There is a magnificent antidote for all this: generosity. Really. Giving, being generous, opening your hands and opening your spirit and opening your hearts to the world makes all the difference. I promise you. You look at the world differently when you are moving toward it and other people, looking to greet it, to help be a part of what’s happening around than when you are backing away from it and other people. Backing up, unsure. Being generous connects you to others here and far away doing important, faithful work. A posture of generosity from all of us is essential for making this church be what it is. Nothing happened here in the past without the gifts of those faithful who have gone before us. Nothing happens now and for the future without you. And when we throw it all in a pile – not pulling strings, not saying, I give for this, you give for that, my gift is more important than yours – but when we share and work together, I promise you it changes your heart. You get more fully invested in all sorts of ways. You learn you don’t need as much as you thought you did. That God gives you enough. You heard Luke and Amy say it but I will again – the biblical model is that of the tithe, ten percent. I’ll tell you that all three of your pastors commit to tithe. Not because we are more faithful, but because we believe that is at the heart of what discipleship means. And that we believe, deeply, in the mission and ministry of this place. Thinking about what percentage of your income you give to the church, and to other places doing great work, is at the heart of discipleship. Our consultant has said in a couple of settings that most Presbyterians give 2% of their income away, 1% to the church. And pre-tax or post-tax wrangling is missing the point – however you choose to calculate is fine. Imagine what we could do if we all took the next step? Imagine what we could do here. Imagine even more what God might do within you.

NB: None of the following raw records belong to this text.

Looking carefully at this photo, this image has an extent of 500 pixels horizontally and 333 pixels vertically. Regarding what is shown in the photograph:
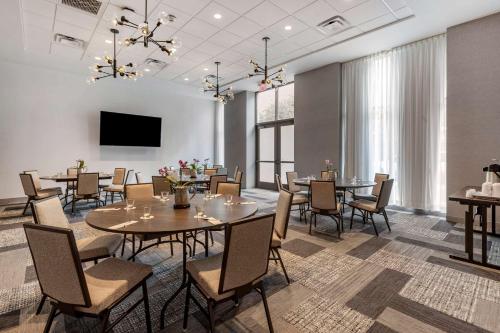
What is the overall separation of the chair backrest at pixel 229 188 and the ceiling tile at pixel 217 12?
288 centimetres

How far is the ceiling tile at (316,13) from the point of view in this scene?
13.3 feet

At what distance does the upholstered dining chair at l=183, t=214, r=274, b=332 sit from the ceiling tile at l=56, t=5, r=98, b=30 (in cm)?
482

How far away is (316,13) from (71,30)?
4.57 meters

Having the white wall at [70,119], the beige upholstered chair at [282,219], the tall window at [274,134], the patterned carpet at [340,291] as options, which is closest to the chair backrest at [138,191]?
the patterned carpet at [340,291]

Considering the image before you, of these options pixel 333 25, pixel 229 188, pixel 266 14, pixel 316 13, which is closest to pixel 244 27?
pixel 266 14

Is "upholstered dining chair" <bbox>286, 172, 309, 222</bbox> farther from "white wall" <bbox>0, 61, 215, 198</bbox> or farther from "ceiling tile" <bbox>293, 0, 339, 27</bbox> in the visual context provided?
"white wall" <bbox>0, 61, 215, 198</bbox>

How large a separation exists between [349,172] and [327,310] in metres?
4.77

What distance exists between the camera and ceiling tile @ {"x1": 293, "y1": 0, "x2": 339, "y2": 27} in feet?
13.3

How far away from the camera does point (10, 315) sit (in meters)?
2.06

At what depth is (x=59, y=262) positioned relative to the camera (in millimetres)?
1395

We’re going to keep messing it up. At the end of the text God was so angry that God sent Moses down with a promise – I’m going to take ‘em all out. I’ll start over with you. Yet Moses, and this is beautiful, reminded God of another promise. We’ve been through some things together. You brought those people out, with great power, a mighty hand. TURN, Moses says. DO NOT BRING disaster on YOUR people. Moses points to the story of Abraham, of Isaac, of Israel – of the stories God told those women and men of who they would be, together. It is that remembering of the story that ultimately leads to God changing God’s own mind, about the disaster, the texts says, he planned to bring on his people. GOD’S people.
And they were freed to begin again, in love. And so are we. Might we be generous. Together. All praise be to God. Amen.
 Childs, Brevard S., The Book of Exodus: A Critical, Theological Commentary, Old Testament Library (Louisville: Westminster, 1974). Childs calls this section the Legal Corpus.
 I went back and read all the way from Exodus 14, when they cross the Red Sea. The sense of the timing of all this is interesting – the 430 years, then third month/50 days, 40 days.